Ortsrat Volpriehausen sorgt sich um die Rehbachschule

Altes Gebäude: Über den Zustand der Rehbachschule in Volpriehausen gibt es unterschiedliche Ansichten. Elternvertreter wünschen sich mehr Investitionen in die Substanz der Schule, die Bauverwaltung der Stadt meint, man sei auf dem Laufenden. Foto: Dumnitz

Volpriehausen. Mit Schrecken habe er aus der Zeitung erfahren, dass die Rehbach-Grundschule Volpriehausen bei den Investitionen nicht so berücksichtigt wird wie die Grundschule Uslar. Das sei ungerecht, zumal es einen deutlichen Sanierungsstau an der Volpriehäuser Schule gäbe. Das sagte Ortsratsmitglied Thorsten Möhlenhoff, der zudem Sprecher der Projektgruppe Rehbachschule der Bürgerinitiative Bollertdörfer ist, in der jüngsten öffentlichen Sitzung des Ortsrates.

„Der Haushalt für dieses Jahr steht und für die Dorfschulen bleibt nichts“, resümierte Möhlenhoff. Die Schule ist eine überaus wichtige Infrastruktureinrichtung, zitierte er aus seinem Schreiben an die Stadtverwaltung. Die Stadt hat in der Vergangenheit so gut wie nichts in die Erhaltung des Gebäudes investiert, kritisierte er. Er sprach von gravierenden Mängeln, insbesondere was die energetische Sanierung angeht. Die Fenster im Flur seien einfach verglast, die Haupteingangstür schließen nicht dicht und sämtliche Klassentüren seien veraltet. Zudem sei der Fußbodenbelag in vielen Räumen des Schulhauses sanierungsbedürftig, und auch die Möblierung und der Zustand der Verwaltungsräume sei nicht modern.

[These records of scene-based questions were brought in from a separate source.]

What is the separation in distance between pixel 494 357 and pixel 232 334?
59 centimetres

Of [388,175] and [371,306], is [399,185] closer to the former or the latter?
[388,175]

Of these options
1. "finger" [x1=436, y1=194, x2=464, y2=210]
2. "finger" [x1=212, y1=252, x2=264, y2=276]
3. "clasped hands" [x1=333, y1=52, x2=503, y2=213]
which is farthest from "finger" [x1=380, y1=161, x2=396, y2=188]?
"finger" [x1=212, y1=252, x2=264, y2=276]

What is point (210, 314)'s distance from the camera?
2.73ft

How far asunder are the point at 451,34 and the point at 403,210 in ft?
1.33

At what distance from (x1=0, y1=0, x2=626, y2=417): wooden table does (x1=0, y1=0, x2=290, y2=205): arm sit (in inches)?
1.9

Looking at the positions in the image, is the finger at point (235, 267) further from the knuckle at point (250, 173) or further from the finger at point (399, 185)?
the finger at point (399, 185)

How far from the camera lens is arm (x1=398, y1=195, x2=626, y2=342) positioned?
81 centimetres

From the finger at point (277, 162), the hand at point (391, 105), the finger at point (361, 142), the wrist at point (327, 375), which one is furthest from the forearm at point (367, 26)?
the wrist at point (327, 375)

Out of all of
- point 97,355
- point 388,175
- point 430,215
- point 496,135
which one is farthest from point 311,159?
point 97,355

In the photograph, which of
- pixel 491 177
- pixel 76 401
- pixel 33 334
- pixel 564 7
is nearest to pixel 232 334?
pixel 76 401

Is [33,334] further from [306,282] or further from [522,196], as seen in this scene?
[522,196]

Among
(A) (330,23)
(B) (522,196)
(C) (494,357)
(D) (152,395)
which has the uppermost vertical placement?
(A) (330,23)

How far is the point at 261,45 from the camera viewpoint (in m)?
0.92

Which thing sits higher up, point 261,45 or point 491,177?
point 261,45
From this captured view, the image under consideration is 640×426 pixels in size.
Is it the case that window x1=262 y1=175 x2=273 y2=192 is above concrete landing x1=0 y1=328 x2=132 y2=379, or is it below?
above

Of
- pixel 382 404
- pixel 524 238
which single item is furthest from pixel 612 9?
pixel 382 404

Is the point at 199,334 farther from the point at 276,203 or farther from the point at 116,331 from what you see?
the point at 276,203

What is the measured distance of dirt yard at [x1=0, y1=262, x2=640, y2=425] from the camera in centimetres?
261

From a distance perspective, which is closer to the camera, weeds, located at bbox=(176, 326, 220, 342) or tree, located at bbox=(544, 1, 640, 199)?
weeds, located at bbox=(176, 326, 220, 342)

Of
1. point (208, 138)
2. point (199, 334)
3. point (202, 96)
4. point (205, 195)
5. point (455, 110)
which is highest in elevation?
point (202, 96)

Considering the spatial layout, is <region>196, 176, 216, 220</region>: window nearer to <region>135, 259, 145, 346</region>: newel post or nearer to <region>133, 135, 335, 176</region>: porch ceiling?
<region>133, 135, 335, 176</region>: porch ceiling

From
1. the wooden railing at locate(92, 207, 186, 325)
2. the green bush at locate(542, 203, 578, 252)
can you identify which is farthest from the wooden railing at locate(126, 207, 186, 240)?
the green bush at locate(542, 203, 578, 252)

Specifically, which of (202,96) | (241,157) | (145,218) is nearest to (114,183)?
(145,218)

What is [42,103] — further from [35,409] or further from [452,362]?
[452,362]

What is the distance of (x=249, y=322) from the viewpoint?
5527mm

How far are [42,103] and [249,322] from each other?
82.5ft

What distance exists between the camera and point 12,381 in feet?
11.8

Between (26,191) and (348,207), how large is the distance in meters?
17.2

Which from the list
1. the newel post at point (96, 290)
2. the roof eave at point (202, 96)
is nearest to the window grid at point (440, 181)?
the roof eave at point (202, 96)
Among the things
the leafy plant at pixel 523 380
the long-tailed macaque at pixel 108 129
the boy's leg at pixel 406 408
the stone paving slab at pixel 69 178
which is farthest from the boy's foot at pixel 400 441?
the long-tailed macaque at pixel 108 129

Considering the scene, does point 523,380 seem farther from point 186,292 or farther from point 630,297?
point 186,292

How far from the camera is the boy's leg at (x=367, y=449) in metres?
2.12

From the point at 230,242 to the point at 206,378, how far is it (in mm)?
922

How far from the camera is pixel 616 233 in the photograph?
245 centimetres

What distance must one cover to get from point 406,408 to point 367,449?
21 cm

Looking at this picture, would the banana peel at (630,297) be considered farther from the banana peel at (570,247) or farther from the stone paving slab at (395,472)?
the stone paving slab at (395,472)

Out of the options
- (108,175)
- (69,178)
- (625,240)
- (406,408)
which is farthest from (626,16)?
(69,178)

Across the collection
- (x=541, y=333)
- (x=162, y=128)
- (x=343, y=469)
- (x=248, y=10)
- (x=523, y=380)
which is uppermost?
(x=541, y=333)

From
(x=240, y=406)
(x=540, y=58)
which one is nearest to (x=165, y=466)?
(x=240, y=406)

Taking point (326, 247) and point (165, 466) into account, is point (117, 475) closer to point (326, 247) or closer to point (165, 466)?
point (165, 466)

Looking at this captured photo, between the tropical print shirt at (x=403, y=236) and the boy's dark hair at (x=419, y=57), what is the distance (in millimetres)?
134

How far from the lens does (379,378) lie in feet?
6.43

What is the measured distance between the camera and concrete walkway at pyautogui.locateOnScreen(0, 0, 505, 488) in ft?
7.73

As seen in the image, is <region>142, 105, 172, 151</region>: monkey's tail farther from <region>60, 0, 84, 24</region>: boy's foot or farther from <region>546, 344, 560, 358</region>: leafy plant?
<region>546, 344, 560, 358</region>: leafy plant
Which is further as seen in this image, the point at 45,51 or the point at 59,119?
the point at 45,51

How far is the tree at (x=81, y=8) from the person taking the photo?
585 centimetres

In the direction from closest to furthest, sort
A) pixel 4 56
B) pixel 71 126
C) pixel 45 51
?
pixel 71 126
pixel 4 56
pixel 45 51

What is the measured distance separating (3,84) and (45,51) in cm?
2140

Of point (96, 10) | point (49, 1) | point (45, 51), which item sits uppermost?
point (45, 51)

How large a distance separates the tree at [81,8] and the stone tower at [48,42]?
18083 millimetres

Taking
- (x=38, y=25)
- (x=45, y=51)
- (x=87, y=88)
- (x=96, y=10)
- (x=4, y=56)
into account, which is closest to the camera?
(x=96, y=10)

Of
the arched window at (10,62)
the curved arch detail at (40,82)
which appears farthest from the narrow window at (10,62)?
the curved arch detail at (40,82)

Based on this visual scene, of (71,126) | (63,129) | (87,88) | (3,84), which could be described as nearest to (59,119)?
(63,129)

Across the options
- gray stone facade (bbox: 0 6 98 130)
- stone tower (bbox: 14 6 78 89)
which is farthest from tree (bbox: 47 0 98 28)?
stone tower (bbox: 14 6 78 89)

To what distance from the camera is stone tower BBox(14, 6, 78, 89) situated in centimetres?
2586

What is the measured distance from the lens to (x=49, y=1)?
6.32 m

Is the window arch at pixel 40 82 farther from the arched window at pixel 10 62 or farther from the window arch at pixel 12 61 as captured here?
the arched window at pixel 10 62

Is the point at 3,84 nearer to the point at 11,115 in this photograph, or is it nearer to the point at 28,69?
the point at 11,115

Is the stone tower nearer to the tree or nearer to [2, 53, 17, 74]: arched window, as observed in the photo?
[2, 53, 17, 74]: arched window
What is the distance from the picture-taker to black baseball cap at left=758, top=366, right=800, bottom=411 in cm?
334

Bisher sei durch die Bürgerinitiative die Sanierung der Toiletten und des Flures realisiert worden, die Stadt habe nur die Materialkosten bezahlt. Mit Elterninitiative sei das Lehrerzimmer teils mit von einer Bank gebraucht abgegebenen Möbeln ausgestattet worden, und im Flur und mehreren Klassenzimmern seien lediglich Malerarbeiten durch die Stadt als Schulträger vorgenommen worden.

Unterstützung der Dörfer

Die Stadt habe aber „keine Investitionen in die Substanz des Gebäudes“ vorgenommen. Möhlenhoff forderte alle Beteiligten dazu auf, sich für den Erhalt und die zeitgemäße Ausstattung der Schule für alle Bollert-Orte einzusetzen. Diese Unterstützung sagten die anwesenden Vertreter der Ortsräte Gierswalde, Schlarpe und Delliehausen zu.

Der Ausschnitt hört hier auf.